Timestream for LiveAnalytics is a serverless, purpose-built database for processing time-series data. While it efficiently ingests and stores data, querying large raw datasets frequently can be inefficient, especially for use cases like aggregations, trend analysis, or anomaly detection.
Scheduled Queries is a feature of timestream help addressing this by running SQL queries at specified intervals, rolling-up raw data into aggregated results, and storing them in a destination Timestream table. This approach improves performance on target tables, and optimises storage by retaining only the aggregated data.
In this post, we’ll walk through setting up Timestream Scheduled Queries to automate data rollups. We’ll also explore how this setup helps you analyze and detect trends in your data over time.

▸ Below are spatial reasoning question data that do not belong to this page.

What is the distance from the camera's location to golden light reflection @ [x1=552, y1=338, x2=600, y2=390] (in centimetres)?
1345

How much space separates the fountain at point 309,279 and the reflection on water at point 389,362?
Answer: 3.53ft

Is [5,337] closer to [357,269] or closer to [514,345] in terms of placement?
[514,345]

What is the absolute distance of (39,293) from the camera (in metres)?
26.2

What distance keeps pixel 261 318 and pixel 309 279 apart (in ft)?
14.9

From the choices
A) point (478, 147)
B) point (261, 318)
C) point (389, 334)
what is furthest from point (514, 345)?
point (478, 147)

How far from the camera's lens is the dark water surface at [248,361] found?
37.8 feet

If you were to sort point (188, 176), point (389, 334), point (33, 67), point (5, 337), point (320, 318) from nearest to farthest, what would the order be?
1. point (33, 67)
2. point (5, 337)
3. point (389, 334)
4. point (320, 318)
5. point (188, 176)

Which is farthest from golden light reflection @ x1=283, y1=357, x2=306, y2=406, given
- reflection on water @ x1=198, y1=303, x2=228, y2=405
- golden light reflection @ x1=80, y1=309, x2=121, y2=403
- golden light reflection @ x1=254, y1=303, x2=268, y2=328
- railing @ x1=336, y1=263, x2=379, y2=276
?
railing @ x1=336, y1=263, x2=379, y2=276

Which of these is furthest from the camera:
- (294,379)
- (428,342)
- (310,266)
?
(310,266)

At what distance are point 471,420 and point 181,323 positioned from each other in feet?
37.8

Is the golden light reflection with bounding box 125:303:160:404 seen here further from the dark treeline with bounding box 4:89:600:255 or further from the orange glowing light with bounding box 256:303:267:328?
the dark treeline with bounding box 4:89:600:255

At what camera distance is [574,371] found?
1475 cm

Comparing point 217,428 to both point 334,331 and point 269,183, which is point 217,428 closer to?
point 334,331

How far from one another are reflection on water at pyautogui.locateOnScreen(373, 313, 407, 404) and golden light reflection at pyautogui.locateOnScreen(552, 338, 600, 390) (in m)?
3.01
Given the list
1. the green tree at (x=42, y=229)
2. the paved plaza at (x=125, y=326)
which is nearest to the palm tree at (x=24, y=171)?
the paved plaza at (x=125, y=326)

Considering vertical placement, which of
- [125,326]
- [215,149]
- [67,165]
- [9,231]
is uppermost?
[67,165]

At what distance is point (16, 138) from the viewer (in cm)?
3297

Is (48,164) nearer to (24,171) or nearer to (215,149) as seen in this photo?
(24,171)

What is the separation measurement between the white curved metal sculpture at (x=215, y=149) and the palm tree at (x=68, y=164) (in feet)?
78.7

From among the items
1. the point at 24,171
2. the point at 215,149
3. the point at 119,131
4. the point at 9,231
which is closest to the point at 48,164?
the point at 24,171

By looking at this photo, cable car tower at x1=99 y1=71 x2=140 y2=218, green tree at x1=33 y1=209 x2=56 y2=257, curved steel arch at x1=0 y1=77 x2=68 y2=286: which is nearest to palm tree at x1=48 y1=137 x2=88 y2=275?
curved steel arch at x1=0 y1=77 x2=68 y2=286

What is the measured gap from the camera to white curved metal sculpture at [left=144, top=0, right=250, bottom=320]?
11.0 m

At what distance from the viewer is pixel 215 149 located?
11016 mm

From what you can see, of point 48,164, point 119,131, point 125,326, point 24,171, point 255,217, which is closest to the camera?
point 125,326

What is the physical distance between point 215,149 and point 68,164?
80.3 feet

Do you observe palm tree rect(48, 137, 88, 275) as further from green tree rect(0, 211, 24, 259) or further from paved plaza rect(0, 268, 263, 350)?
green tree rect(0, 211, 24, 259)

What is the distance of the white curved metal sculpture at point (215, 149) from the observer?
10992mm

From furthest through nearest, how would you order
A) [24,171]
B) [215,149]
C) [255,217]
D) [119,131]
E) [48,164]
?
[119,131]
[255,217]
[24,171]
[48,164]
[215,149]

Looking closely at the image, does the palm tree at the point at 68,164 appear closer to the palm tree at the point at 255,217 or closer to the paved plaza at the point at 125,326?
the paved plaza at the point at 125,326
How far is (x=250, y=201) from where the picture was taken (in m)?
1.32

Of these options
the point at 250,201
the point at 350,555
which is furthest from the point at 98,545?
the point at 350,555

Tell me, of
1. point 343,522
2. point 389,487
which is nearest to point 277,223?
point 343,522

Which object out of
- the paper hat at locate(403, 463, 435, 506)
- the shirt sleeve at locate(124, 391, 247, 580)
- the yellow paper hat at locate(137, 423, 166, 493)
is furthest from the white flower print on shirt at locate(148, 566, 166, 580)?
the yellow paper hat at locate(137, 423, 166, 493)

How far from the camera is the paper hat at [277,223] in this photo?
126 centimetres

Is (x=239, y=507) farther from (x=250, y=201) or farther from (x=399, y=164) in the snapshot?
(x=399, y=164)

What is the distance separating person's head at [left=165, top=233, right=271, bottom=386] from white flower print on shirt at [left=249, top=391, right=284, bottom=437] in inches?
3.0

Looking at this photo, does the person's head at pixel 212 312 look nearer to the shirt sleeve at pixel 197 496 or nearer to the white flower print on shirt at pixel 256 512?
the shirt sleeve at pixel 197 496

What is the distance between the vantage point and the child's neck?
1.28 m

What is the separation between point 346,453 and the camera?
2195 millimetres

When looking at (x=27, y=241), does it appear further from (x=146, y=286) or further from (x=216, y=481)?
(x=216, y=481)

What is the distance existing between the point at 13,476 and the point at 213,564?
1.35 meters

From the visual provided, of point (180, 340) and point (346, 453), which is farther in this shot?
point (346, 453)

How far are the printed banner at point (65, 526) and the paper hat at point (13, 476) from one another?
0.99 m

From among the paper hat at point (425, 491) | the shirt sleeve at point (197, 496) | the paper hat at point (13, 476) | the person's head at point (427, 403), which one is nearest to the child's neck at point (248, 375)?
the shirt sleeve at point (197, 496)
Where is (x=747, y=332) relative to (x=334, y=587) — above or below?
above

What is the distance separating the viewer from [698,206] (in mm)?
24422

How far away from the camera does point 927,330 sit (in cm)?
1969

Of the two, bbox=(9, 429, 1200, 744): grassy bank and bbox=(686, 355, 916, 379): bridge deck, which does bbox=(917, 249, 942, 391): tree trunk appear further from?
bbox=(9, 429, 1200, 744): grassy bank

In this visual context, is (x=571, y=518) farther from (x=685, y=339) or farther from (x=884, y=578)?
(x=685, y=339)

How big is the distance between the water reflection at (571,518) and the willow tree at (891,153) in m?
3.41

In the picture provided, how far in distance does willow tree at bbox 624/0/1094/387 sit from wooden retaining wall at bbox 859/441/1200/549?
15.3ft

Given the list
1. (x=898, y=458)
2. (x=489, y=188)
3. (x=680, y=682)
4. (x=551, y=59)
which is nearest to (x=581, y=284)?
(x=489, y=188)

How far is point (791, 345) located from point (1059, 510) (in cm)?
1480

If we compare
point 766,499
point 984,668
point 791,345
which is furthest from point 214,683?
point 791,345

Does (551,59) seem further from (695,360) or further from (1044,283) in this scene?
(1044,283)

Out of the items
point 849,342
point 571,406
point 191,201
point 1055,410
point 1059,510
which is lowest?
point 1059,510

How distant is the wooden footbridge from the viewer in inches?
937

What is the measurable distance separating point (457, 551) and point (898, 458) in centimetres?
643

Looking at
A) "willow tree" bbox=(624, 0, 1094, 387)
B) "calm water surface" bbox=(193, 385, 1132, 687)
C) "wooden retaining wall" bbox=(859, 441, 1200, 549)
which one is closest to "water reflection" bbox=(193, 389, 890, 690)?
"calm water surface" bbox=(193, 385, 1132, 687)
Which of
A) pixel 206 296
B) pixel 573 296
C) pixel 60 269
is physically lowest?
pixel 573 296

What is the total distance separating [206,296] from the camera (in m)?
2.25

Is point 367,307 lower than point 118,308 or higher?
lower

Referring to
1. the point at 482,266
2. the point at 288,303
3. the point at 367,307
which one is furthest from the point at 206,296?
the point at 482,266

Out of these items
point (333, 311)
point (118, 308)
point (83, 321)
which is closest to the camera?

What are we going to build ?
As a use case, we’ll have a clickstream kinesis topic where producers can push events such as clicks, views, and user actions. These events will be ingested into a Timestream table and made available for downstream consumption. A scheduled query will run hourly to roll up raw event data, which will then be used to detect trending products.
Let’s dive into this:
Time Series store: With EventBridge Pipes supporting Timestream as a direct target, integrating with Kinesis stream source is simple. This eliminates much of the custom glue code needed for ingestion. In this setup, EventBridge Pipes polls the Kinesis stream, converts the received events into records, and writes them directly to the Timestream table.
A scheduled aggregation query runs at predefined intervals to process raw events, performing an hourly rollup and storing the results in a dedicated table. Once it successfully completes, it publishes a notification event that triggers a function to query the table and detect the top N trending products, which are then published to a topic. We can imagine that these events can be used for various purposes: adjusting ad spend or fine-tuning A/B tests. Additionally, the rolled-up data can be fed into dashboards like QuickSight, Tableau, or Grafana for visualizing and monitoring product performance.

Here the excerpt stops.